I have SpamSieve installed on two different computers: same rules, same everything but my spam only seems to get filtered when computer A is on. If I only have computer B on, spam filtering doesn’t work. Any idea why?
I think I figured it out. I have script apple-mail-discard-spam running in the background as an application. It wasn’t setup as a login item on computer B so it wouldn’t automatically load and run when I restarted my computer.
Are you referring to a different script? The Apple Mail - Discard Spam script has nothing to do with filtering and should not be run as an application.
I don’t remember the history of how this all came together, but the way I have things set up does 90% of what I want it to do. You helped me along the way. Within Apple Mail I’m running (in order)…
I’m running a separate script, apple-mail-discard-spam, as an application that’s always running in the background.
The end result is that SpamSieve filters all the spam that comes through and puts it into my ‘Spam’ folder. These emails are mostly gray and some are purple. I think blue ones come in there as well but I don’t remember and just going by what I’m seeing right now. Every now and then emails will show up in ‘SpamSieve’ but not very often and I think they come in as orange, red, and maybe yellow but again my memory is fuzzy. I check this more carefully because mostly it’s spam but every now and then there are good emails in there.
Because the emails are color coded in the Spam folder, I can do a very quick scan, 99% of the time select all, and delete. And then I go into my Trash folder every now and then, sort by flag which puts all the spam at the bottom, select that big huge chunk, and banish for good.
So that’s why I say 90% because I still have to do some manual work to banish the spam forever. Ideally the worst spam would just banish itself but I think we went through this before and it’s either not possible through Apple Mail or it didn’t work. But I’m happy enough with this solution.
What is it that you think the script is doing for you? The intent of the script is to completely delete the messages in the Spam mailbox. It only does this once—when you run the script—so it doesn’t make sense to me that you would want to keep this running as an application. And, secondly, you described how you are manually double-deleting the messages from Spam and Trash, so it doesn’t sound like you are really using the script to do that.
What this system is doing for me is successfully filtering out tons of the worst spam (gray, blue, purple) and putting it in one place where I can scan at a glance and dump into the trash. And yes, every few weeks I go into the trash to banish forever.
Is it ideal? No. But you’ve helped me quite a bit get to this point.

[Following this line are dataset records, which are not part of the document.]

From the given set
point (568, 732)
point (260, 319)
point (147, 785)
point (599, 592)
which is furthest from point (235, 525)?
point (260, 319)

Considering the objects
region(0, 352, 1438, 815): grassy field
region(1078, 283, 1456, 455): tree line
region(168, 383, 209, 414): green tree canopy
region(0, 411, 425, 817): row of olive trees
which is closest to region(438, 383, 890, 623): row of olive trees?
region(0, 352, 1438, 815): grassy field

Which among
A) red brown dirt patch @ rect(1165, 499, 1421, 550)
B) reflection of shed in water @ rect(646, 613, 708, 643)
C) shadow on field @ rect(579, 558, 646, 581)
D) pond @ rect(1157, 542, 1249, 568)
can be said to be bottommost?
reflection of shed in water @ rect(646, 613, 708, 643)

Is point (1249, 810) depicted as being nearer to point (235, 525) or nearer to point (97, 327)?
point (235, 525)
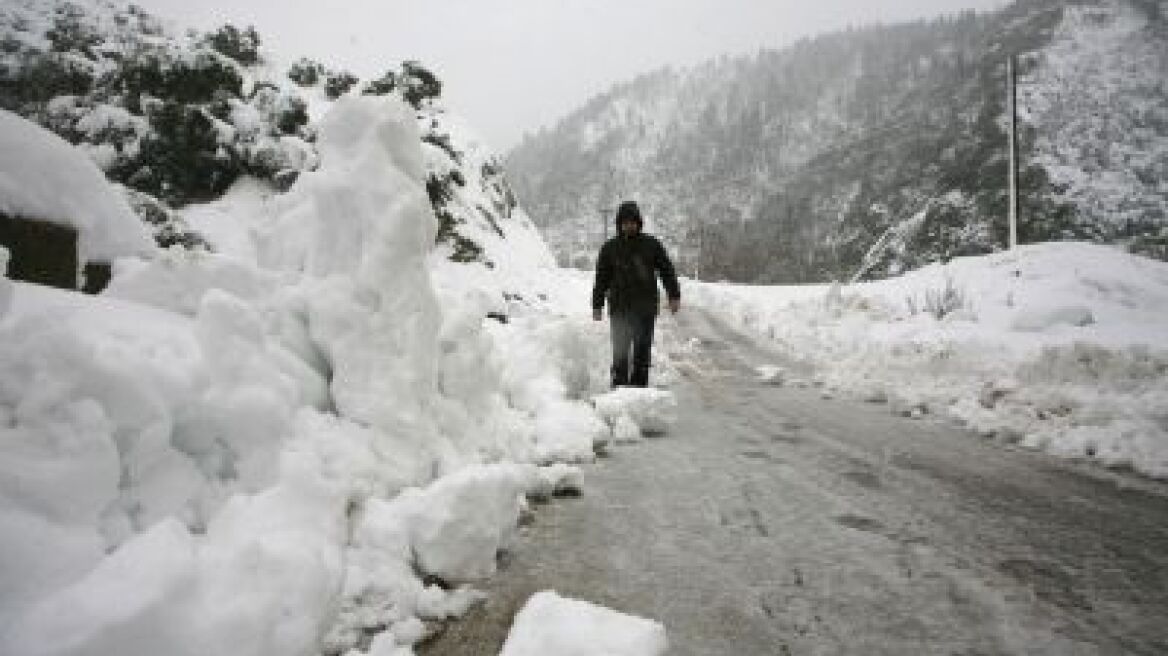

If you can advise me how to have that worst spam go immediately to the trash and delete itself, thus removing those two steps, I’m all ears. I’m willing to gamble that 100% of the gray, blue, purple emails are spam and I don’t need to look at them first.
That’s good. My point is that the script is not doing any of the above. So I don’t think you need to run it as an application. Secondly, since the script isn’t what’s filtering your mail, I don’t think it setting it up as a login item is what solved the original problem that you reported on computer B.
There are two options:
Adjust the “SpamSieve [Blue][Gray]” rule to move the messages to the trash. They would not be deleted immediately, but you could set Mail to automatically delete old messages in the trash.
Have the most spammy messages go to the Spam mailbox and periodically run the Discard Spam script (e.g. from the Scripts menu). This would make the deletion one step instead of two.
All I know is that the only change I made to computer B was to make that script app a login item and now it works. That’s literally the only change I made.
Everything on computer A and B is identical with respect to OS and what I’m doing with SpamSieve. I checked every rule and even every line of code between the two apple-mail-discard-spam scripts.